The president was expected to travel to Redding to get a briefing on the wildfires, then take an aerial tour to survey fire damage in the Shasta-Trinity National Forest with Gov. Arnold Schwarzenegger, according to White House officials. Bush also plans to attend a private Republican fundraising event in Napa.
Firefighters continue to battle dozens of blazes around the state, many sparked by a massive lightning storm three weeks ago. More than 2,000 wildfires have burned nearly 1,400 square miles since June 21.
"The weather is stable - steady hot and dry inland," said Jason Kirchner, spokesman for the U.S. Forest Service. "Our folks are grinding away on these fires, making progress, but it's coming slow and it's a lot of work."
Fire crews pushed forward in areas of concern, including Placer County, where containment inched up to 55 percent Thursday for the
fire threatening the unincorporated rural community of Blue Canyon.
Firefighters there managed to build buffer lines through the mountainous terrain and protect homes, officials said.
But the heat and the dry vegetation are keeping alive the threat to Junction City, a small community in Trinity County.
"You're going to start seeing, as this drags on, that our crews are getting tired," said Kirchner. "We're really focused on getting them rested. We're looking at this as a marathon and not a sprint. We want to pace ourselves."
Schwarzenegger has declared a state of emergency in 12 counties
affected by the wildfires and called in the California National Guard to help.
Despite the severity of the fire season in terms of acres burned, there have been few deaths and injuries so far compared to previous disasters, including what officials consider one of the worst series of fires in October 2003, during which 1,155 square miles burned. Those blazes killed 24 people and destroyed thousands of homes.
"Considering the number of acres that burned, there was so much more potential for injuries and fatalities than occurred," said Daniel Berlant, a state fire department spokesman.

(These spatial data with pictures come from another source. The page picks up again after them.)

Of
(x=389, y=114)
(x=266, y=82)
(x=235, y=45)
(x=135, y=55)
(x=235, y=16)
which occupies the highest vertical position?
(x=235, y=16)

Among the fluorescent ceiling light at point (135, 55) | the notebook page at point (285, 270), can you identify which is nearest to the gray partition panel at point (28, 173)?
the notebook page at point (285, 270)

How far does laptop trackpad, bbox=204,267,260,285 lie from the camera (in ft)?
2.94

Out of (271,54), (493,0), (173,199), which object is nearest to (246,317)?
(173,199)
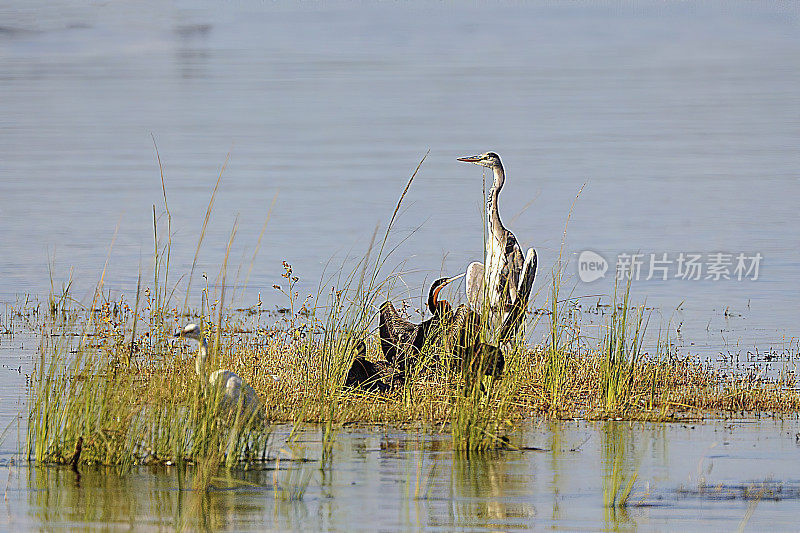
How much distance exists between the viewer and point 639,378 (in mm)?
9609

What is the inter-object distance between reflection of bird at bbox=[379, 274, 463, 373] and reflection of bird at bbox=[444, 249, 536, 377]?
17 cm

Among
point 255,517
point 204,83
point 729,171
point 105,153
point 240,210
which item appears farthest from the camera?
point 204,83

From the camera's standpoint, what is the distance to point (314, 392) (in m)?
8.90

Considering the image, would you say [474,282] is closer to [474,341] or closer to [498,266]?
[498,266]

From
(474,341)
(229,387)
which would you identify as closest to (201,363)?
(229,387)

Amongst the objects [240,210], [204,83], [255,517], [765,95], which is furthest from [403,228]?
[204,83]

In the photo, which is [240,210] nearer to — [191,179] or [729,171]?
[191,179]

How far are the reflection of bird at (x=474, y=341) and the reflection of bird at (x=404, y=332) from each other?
6.7 inches

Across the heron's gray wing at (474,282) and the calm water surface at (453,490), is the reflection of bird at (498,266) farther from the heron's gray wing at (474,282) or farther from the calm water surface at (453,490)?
the calm water surface at (453,490)

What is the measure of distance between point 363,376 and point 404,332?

A man whose body was found Friday in a burned-out house in rural
Butte County was identified Wednesday as 61-year-old Van Scott
West. Officials say West didn't heed evacuation requests from sheriffs' deputies.
"It's important that people listen," Berlant said. "When we put an evacuation notice out, there's a reason. People want to defend their property, but they're not trained, they don't have safety gear."

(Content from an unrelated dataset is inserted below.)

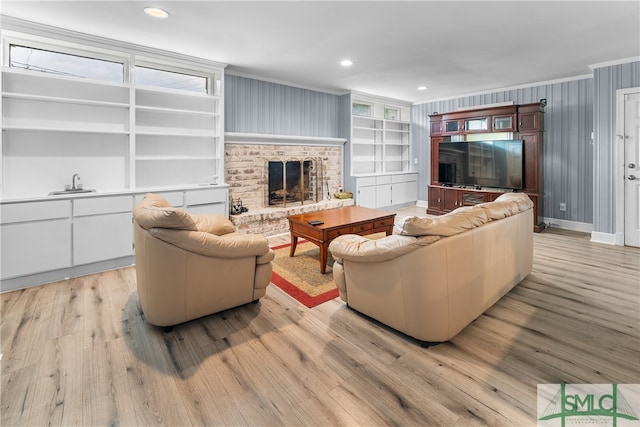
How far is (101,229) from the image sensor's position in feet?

Three men and a teenager trapped by flames in a Northern California forest were rescued on a closed road by fire crews Wednesday and treated for burns, authorities said.
Jose Alcazar Fernandez, 25, received third-degree burns and was flown to a burn center in the Sacramento area. Sylvestre Carrillo, 25, and Miguel Alcazar Carillo, 24, were arrested for being in a closed area and then transferred to Immigration and Customs Enforcement.
The teenager's name was not released. He was treated at a hospital for minor burns, ticketed for being in a closed area and released, said Jim Richardson, chief ranger at the Whiskeytown National Recreation Area.
Richardson said their presence in an area known for clandestine marijuana plantations will be investigated as soon as the fire is extinguished.
Meanwhile, controlled burns designed to clear brush from the hills skirting the Big Sur coast were going well, officials said.
Mandatory evacuation orders remained in place Thursday for about
20 homes along the heavily wooded ridges near Carmel Valley, said
Ruby Urueta, spokeswoman with the Monterey County Emergency
Another 200 houses were emptied in the nearby rural community of
Cachagua because of danger from a fire that has consumed nearly 200
square miles, and is about 61 percent contained, according to the
U.S. Forest Service.
The complex of fires in Butte County is 80 percent contained after burning through 85 square miles and destroying dozens of homes.